REQUIRED WORK:
[1] Return the part of the Stephanie Banister passage from "It is unclear" to "of Jesus Christ.", word for word.
[2] In the Stephanie Banister passage, how long had she been in politics when she referred to Islam as a country?

DOCUMENT EXTRACT:
........

Stephanie Banister, a 27-year-old candidate who was contesting a seat in Queensland for the anti-immigration One Nation Party, had only been in politics for 48 hours when she referred to Islam as a country in an interview with Channel Seven News reporter Erin Edwards, in early August.

''I don't oppose Islam as a country, umm, but I do feel that their laws should not be welcome here in Australia,'' Ms Banister told Channel Seven News.

Later in the interview, Ms. Banister claimed she wanted Halal food to be banned. But does not have a problem with kosher food being sold.

"Jews aren't under haram.  They have their own religion which follows Jesus Christ," she said.

She added that, "Less than 2% of Australians follow haram."

It is unclear whether she meant the Muslim holy book, the Quran. Haram refers to things that are forbidden under Islamic law. Moreover, Judaism is based on the Old Testament, which predates the birth of Jesus Christ.

Commenting on current government policy, Ms. Banister said the Australian national disability insurance scheme was "working at the moment." It is not set to begin until 2016.

........

MATERIAL SHOWN:

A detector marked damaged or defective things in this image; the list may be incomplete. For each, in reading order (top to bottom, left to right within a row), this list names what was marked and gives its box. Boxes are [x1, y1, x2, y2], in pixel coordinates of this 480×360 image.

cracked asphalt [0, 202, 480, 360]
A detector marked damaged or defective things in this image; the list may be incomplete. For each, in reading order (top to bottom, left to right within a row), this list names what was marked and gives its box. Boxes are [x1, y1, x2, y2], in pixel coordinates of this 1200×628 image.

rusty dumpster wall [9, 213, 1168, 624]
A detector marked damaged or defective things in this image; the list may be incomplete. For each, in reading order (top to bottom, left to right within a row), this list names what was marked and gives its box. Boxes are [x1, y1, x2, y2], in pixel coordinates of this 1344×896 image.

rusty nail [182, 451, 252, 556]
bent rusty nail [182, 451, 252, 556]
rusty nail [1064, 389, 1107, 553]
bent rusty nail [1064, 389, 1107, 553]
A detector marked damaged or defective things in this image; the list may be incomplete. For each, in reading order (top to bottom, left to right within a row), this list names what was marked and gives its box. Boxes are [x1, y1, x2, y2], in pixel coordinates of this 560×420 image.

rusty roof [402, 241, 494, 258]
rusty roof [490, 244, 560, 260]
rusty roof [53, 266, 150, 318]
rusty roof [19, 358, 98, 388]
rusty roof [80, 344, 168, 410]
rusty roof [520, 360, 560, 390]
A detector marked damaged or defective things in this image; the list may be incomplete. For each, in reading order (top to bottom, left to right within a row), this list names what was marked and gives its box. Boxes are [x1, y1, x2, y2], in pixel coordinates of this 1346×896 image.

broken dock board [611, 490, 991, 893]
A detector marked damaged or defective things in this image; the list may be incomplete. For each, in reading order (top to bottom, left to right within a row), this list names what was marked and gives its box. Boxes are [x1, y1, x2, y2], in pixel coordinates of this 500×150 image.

........

ANSWER LIST:
[1]
It is unclear whether she meant the Muslim holy book, the Quran. Haram refers to things that are forbidden under Islamic law. Moreover, Judaism is based on the Old Testament, which predates the birth of Jesus Christ.

[2] 48 hours.